Rate limiting and bulkhead isolation are complementary, not redundant. The typical production setup applies both to the same endpoint: rate limiting caps volume over time, bulkhead caps depth at any instant.

Program.cs
app.MapGet("/api/v1/appointments", ListAppointmentsAsync)
.RequireGranitRateLimiting("api-default") // 1,000 req/min per tenant (Redis)
.RequireGranitBulkhead("api"); // 20 concurrent per tenant (in-memory)
app.MapPost("/api/v1/import", ImportDataAsync)
.RequireGranitRateLimiting("api-sensitive") // token bucket, controlled burst
.RequireGranitBulkhead("import"); // max 2 simultaneous imports

The failure cascade now looks like this:

flowchart LR
    REQ([Request]) --> RL{Rate limit\ncheck}
    RL -- Over quota --> R429[429 Too Many\nRequests]
    RL -- Within quota --> BH{Bulkhead\ncheck}
    BH -- Slots full --> R503[503 Service\nUnavailable]
    BH -- Slot acquired --> HANDLER[Handler]
    HANDLER --> RELEASE[Release lease]

Rate limiting fires first (cheap Redis check). Only requests that pass the quota check compete for bulkhead slots.

Rate limiting depends on Redis. When the counter store is unavailable, two behaviors are available:

FallbackOnCounterStoreFailureBehaviorWhen to choose
Deny (default)Systematic 429Security-first — no unmetered traffic
AllowRequest allowed + warningAvailability-first — quota enforcement is secondary

Bulkhead is unaffected by Redis availability — it is entirely in-memory.

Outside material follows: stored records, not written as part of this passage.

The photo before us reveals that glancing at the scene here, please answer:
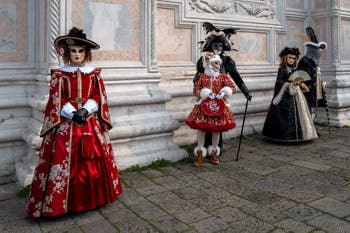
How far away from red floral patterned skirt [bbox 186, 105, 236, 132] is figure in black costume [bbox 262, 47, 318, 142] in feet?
5.12

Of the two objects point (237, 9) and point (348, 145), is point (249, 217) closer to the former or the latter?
point (348, 145)

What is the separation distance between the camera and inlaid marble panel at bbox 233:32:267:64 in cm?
675

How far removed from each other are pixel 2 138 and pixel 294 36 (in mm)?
5874

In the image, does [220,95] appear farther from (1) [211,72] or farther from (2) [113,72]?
(2) [113,72]

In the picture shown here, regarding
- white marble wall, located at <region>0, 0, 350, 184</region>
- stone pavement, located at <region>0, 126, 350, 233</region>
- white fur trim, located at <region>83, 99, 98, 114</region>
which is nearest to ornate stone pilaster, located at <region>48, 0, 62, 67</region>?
white marble wall, located at <region>0, 0, 350, 184</region>

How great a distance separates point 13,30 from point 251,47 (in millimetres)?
4137

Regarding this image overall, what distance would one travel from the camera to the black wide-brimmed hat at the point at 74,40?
327 centimetres

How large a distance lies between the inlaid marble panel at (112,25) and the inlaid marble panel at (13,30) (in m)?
0.72

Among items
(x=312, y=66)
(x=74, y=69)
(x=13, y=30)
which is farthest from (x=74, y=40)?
(x=312, y=66)

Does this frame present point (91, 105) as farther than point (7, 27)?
No

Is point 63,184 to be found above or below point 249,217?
above

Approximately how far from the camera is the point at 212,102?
14.8 feet

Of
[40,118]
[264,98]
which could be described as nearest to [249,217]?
[40,118]

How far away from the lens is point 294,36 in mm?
7672
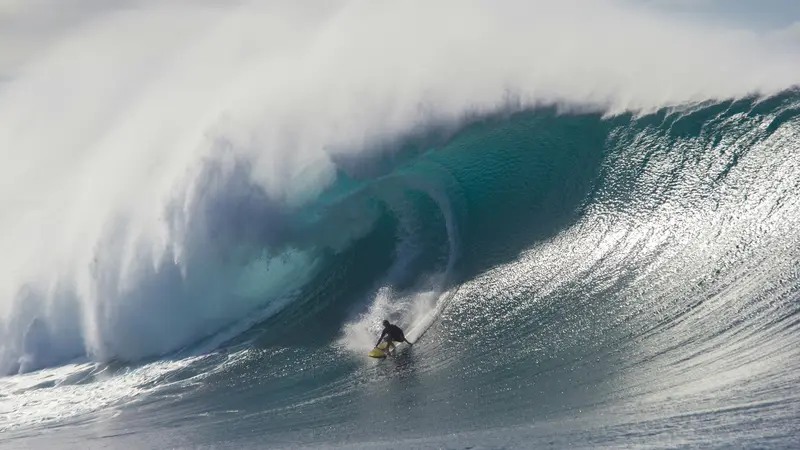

Granit.Http.Bulkhead emits OpenTelemetry metrics out of the box:

MetricTypeDescription
granit.http.bulkhead.leases.activeUpDownCounterCurrently active leases per policy and tenant
granit.http.bulkhead.requests.rejectedCounterRejected requests (bulkhead full)

Both metrics carry policy and tenant_id attributes, so you can alert on a per-tenant surge without aggregating across the platform. A spike in granit.http.bulkhead.requests.rejected for a single tenant is the early warning signal that rate limiting alone would have hidden until the 429s started.

  • Rate limiting and bulkhead isolation solve different problems. Rate limiting caps volume over time (time axis); bulkhead caps simultaneous depth (concurrency axis). You need both.
  • Granit’s rate limiting is Redis-backed and per-tenant by default. Counters are partitioned with hash tags so Tenant A and Tenant B never share quota.
  • Lua scripts make counting atomic. Server-side timestamps (redis.call('TIME')) eliminate clock-drift bugs across pods.
  • Bulkhead is in-memory and per-pod. It protects the thread pool from thundering-herd spikes that a time-window quota cannot catch.
  • Dynamic quotas via Granit.Features let you ship tier-based rate limits without code changes. Define a RateLimit.{policyName} Numeric feature and the quota follows the tenant’s plan.
  • Both patterns work on HTTP endpoints and Wolverine message handlers with the same configuration, so batch jobs and background workers are protected with the same primitives.